→ **Your tasks**:
**A)** Copy word for word the part of the derivative instruments note that opens with the words containing "The fair value" and closes with "(in thousands)".
**B)** Write the next part of the derivative instruments note, continuing from the point where it stops.

Note 3—Derivative Instruments

 

The primary risk managed by the Company using derivative instruments is foreign exchange risk. Foreign exchange forward contracts are entered into as hedges against unfavorable fluctuations in the U.S. Dollar - NOK exchange rate. Subsequent to the Spin-Off and until November 2016, IDT provided hedging services to the Company pursuant to the Transition Services Agreement (see Note 7). As of November 16, 2016, the Company entered into a Foreign Exchange Agreement with Western Alliance Bank allowing the Company to enter into foreign exchange contracts under its revolving credit facility with the bank (see Note 8). The Company does not apply hedge accounting to these contracts; therefore the changes in fair value are recorded in earnings. By using derivative instruments to mitigate exposures to changes in foreign exchange rates, the Company is exposed to credit risk from the failure of the counterparty to perform under the terms of the contract. The credit or repayment risk is minimized by entering into transactions with high-quality counterparties.

 

The outstanding contracts at April 30, 2017 were as follows:

 

Settlement Date U.S. Dollar Amount  NOK Amount 
May 2017  500,000   4,132,484 
June 2017*  500,000   4,179,494 
July 2017*  500,000   4,179,038 

 

* Entered into pursuant to the Foreign Exchange Agreement with Western Alliance Bank.

 

The fair value of outstanding derivative instruments recorded as assets in the accompanying consolidated balance sheets were as follows:

 

Asset Derivatives Balance Sheet Location April 30,
2017
  July 31,
2016
 
    (in thousands)

→ **Records**:
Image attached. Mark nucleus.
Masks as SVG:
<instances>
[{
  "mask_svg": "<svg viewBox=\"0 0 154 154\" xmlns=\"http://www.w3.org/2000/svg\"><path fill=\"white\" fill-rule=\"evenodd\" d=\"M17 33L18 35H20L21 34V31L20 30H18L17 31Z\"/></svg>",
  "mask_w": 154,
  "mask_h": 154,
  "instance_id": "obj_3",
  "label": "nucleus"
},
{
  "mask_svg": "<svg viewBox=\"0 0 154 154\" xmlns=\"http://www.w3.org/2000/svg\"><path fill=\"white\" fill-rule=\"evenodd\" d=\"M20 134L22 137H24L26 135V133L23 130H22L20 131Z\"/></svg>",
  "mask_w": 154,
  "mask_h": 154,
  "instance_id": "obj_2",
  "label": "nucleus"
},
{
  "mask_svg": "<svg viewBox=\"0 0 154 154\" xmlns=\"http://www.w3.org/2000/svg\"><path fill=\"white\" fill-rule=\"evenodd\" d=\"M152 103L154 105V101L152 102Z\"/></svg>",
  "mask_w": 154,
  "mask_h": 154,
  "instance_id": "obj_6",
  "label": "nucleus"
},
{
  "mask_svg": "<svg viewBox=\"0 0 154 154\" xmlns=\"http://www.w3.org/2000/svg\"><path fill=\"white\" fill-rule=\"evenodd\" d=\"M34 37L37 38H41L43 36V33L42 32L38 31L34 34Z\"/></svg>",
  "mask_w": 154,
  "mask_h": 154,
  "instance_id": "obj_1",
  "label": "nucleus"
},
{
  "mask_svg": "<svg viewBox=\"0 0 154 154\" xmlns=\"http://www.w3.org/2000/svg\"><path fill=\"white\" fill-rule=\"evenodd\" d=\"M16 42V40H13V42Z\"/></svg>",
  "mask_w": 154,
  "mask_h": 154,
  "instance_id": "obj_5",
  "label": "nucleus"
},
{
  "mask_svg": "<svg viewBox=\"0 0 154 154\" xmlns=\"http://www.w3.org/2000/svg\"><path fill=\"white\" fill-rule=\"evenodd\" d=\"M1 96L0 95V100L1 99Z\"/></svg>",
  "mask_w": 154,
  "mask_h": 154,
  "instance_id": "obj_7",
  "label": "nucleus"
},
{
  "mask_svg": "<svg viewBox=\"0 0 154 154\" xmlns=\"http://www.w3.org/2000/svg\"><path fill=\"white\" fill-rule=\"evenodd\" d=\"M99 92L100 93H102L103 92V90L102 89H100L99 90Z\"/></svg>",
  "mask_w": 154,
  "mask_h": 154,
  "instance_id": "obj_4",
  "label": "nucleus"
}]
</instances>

→ **Expected answers**:
**A)**
The fair value of outstanding derivative instruments recorded as assets in the accompanying consolidated balance sheets were as follows:

 

Asset Derivatives Balance Sheet Location April 30,
2017
  July 31,
2016
 
    (in thousands)

**B)**
Derivatives not designated or not qualifying as hedging instruments:        
Foreign exchange forward contracts Other current assets $  $21 

 

The fair value of outstanding derivative instruments recorded as liabilities in the accompanying consolidated balance sheets were as follows:

 

Liability Derivatives Balance Sheet Location April 30,
2017
  July 31,
2016
 
    (in thousands) 
Derivatives not designated or not qualifying as hedging instruments:        
Foreign exchange forward contracts Accrued expenses $44  $15 

 

The effects of derivative instruments on the consolidated statements of comprehensive (loss) income were as follows:

 

  Amount of Gain (Loss) Recognized on Derivatives 
  

Three Months Ended
April 30,

  

Nine Months Ended
April 30,

 
Derivatives not designated or not qualifying as hedging instruments Location of Gain (Loss) Recognized on Derivatives 2017  2016  2017  2016 
    (in thousands) 
Foreign exchange forward contracts Net (loss) gain resulting from foreign exchange transactions $(92) $156  $(68) $(68)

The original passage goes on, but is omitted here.